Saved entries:
______________________________

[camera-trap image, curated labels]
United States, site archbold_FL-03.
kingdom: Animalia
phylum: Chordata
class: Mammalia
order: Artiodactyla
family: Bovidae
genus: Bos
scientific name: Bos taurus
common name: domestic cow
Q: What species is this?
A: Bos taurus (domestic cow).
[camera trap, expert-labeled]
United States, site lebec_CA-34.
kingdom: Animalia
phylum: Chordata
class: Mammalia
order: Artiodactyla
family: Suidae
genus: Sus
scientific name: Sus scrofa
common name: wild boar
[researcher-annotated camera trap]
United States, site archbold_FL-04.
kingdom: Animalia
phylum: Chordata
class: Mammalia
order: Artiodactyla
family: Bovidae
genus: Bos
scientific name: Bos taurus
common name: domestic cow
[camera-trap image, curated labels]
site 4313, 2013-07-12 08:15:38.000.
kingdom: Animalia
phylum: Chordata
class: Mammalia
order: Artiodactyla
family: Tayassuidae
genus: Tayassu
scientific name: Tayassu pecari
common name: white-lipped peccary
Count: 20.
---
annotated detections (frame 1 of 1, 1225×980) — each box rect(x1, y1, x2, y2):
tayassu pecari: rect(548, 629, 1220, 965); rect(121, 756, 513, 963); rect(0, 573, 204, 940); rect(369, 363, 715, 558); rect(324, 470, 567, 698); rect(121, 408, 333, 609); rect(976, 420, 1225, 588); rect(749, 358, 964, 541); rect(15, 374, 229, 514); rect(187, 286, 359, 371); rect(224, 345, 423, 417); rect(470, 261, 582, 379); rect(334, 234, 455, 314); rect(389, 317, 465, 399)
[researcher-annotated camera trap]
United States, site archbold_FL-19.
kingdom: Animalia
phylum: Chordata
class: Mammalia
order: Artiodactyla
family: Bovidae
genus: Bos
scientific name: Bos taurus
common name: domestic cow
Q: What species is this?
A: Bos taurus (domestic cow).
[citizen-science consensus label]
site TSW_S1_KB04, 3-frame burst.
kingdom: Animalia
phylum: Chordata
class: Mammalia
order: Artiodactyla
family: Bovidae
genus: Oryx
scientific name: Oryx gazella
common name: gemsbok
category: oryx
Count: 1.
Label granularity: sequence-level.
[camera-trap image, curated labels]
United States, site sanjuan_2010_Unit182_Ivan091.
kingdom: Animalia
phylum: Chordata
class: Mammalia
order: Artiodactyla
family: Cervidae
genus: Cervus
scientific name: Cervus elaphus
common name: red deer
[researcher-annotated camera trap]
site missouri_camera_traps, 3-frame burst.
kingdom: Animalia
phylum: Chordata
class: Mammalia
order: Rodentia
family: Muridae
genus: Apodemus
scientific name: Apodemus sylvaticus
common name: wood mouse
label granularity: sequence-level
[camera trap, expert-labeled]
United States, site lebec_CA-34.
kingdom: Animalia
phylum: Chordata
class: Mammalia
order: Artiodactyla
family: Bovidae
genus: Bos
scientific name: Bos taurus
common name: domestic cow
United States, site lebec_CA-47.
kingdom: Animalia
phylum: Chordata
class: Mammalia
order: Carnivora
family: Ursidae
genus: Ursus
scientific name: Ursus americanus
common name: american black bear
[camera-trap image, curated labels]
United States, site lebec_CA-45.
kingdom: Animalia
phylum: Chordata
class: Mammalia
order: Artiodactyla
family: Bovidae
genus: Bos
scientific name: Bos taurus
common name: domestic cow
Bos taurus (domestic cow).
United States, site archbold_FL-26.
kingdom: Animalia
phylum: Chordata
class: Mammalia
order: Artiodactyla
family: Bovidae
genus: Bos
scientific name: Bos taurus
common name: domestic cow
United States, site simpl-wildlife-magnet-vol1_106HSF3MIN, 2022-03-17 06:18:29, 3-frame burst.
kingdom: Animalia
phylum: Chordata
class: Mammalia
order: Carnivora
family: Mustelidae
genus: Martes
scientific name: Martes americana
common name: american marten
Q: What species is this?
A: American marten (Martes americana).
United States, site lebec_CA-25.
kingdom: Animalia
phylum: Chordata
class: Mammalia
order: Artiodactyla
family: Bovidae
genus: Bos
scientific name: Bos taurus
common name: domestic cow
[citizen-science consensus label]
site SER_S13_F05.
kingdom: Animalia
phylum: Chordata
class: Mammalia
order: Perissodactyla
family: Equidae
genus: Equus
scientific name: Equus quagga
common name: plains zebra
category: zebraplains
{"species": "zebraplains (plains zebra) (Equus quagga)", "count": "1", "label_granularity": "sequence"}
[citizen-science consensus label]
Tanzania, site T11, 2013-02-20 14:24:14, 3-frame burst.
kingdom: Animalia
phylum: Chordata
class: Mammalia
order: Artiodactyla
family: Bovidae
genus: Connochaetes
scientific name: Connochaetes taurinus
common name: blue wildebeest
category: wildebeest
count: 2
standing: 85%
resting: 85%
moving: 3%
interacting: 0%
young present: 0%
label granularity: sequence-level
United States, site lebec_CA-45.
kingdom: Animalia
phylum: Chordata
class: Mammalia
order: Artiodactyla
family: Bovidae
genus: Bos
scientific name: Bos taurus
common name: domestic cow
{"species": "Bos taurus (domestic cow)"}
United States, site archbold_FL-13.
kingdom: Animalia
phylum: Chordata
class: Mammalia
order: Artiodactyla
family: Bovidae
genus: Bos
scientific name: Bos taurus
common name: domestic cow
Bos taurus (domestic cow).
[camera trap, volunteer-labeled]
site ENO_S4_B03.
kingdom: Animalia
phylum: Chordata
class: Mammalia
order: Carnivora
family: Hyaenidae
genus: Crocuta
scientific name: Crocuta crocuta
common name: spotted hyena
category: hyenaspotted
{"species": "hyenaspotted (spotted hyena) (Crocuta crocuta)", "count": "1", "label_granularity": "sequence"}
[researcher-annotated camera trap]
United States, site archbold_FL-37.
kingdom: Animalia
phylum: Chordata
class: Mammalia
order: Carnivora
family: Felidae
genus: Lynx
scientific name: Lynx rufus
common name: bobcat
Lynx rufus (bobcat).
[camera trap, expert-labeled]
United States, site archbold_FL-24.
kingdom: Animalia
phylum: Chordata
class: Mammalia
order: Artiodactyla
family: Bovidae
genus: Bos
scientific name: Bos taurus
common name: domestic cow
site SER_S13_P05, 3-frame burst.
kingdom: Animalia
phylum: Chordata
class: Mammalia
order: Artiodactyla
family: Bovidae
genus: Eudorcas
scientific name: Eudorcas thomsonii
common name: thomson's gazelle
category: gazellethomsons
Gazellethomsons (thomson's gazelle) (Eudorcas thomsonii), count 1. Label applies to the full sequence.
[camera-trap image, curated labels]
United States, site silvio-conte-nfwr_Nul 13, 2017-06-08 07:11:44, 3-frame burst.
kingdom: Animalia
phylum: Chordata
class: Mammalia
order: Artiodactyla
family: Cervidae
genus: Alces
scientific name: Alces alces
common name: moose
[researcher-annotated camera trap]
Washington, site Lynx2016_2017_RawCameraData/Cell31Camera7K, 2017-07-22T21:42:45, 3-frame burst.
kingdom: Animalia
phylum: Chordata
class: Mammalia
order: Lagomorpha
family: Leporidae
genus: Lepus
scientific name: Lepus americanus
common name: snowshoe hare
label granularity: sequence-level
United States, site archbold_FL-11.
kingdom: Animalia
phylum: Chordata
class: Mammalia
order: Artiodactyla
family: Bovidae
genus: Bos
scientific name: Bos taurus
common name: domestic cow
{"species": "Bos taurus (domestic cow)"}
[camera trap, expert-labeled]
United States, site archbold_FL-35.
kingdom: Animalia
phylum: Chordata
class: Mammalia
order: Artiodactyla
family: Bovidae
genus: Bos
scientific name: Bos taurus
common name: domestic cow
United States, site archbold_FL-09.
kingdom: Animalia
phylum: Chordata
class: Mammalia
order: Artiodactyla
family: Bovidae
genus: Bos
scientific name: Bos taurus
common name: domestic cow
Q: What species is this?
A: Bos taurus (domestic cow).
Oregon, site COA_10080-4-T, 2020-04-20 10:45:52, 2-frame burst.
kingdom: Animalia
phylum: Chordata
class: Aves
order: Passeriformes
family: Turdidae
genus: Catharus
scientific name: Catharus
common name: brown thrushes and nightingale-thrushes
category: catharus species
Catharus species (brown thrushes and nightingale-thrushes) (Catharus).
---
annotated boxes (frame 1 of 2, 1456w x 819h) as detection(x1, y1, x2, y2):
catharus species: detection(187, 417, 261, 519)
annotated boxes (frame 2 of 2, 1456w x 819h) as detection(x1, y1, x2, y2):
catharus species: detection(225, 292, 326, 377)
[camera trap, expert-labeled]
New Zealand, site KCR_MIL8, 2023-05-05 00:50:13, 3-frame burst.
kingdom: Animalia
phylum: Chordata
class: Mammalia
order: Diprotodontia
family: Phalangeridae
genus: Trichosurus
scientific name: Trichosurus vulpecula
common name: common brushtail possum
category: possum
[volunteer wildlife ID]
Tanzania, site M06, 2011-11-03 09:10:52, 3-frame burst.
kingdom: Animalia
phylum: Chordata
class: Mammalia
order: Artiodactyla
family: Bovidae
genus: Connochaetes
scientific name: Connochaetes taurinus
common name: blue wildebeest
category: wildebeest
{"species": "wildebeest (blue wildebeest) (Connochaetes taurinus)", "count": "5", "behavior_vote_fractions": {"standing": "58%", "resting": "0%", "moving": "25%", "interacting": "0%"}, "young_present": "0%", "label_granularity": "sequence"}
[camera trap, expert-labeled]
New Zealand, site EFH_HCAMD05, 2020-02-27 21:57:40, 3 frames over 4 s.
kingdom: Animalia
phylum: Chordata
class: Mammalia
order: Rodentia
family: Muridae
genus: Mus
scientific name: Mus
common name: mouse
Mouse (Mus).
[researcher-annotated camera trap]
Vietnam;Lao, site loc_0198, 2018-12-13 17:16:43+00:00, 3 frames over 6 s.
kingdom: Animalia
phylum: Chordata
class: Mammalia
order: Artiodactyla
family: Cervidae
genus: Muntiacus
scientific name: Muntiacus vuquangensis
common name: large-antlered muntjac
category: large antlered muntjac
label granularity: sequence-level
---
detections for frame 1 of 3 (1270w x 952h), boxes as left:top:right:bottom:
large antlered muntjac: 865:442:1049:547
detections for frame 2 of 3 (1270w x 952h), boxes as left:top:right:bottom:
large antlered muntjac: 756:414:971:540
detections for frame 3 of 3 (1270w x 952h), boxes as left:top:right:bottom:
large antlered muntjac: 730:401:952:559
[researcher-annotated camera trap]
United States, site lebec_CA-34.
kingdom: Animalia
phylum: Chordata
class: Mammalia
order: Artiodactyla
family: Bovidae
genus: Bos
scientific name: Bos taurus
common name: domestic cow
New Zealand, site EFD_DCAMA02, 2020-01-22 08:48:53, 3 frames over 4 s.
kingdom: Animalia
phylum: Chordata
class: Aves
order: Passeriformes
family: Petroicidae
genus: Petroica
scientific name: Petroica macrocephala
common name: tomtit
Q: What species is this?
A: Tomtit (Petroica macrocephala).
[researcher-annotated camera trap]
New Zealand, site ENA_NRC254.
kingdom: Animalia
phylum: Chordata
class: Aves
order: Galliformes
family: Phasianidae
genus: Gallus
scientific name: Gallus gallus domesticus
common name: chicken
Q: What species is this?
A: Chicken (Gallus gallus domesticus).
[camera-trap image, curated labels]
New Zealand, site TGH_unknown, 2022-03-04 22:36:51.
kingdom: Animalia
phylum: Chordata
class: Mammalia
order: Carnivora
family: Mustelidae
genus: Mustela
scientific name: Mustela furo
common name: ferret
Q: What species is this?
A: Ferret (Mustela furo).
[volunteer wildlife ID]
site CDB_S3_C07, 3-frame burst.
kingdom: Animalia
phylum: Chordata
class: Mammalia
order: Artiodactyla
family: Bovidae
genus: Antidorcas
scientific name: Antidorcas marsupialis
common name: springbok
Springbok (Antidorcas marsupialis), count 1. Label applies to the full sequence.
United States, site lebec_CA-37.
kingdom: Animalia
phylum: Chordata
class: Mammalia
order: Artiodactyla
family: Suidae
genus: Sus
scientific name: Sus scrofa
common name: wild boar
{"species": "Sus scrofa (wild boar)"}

______________________________

▸ Task objective
Using only the entries above, output the line with "family: Tayassuidae", the line with "site missouri_camera_traps, 3-frame burst.", and all lines between them, exactly as they stand.

▸ Output of the task
family: Tayassuidae
genus: Tayassu
scientific name: Tayassu pecari
common name: white-lipped peccary
Count: 20.
---
annotated detections (frame 1 of 1, 1225×980) — each box rect(x1, y1, x2, y2):
tayassu pecari: rect(548, 629, 1220, 965); rect(121, 756, 513, 963); rect(0, 573, 204, 940); rect(369, 363, 715, 558); rect(324, 470, 567, 698); rect(121, 408, 333, 609); rect(976, 420, 1225, 588); rect(749, 358, 964, 541); rect(15, 374, 229, 514); rect(187, 286, 359, 371); rect(224, 345, 423, 417); rect(470, 261, 582, 379); rect(334, 234, 455, 314); rect(389, 317, 465, 399)
[researcher-annotated camera trap]
United States, site archbold_FL-19.
kingdom: Animalia
phylum: Chordata
class: Mammalia
order: Artiodactyla
family: Bovidae
genus: Bos
scientific name: Bos taurus
common name: domestic cow
Q: What species is this?
A: Bos taurus (domestic cow).
[citizen-science consensus label]
site TSW_S1_KB04, 3-frame burst.
kingdom: Animalia
phylum: Chordata
class: Mammalia
order: Artiodactyla
family: Bovidae
genus: Oryx
scientific name: Oryx gazella
common name: gemsbok
category: oryx
Count: 1.
Label granularity: sequence-level.
[camera-trap image, curated labels]
United States, site sanjuan_2010_Unit182_Ivan091.
kingdom: Animalia
phylum: Chordata
class: Mammalia
order: Artiodactyla
family: Cervidae
genus: Cervus
scientific name: Cervus elaphus
common name: red deer
[researcher-annotated camera trap]
site missouri_camera_traps, 3-frame burst.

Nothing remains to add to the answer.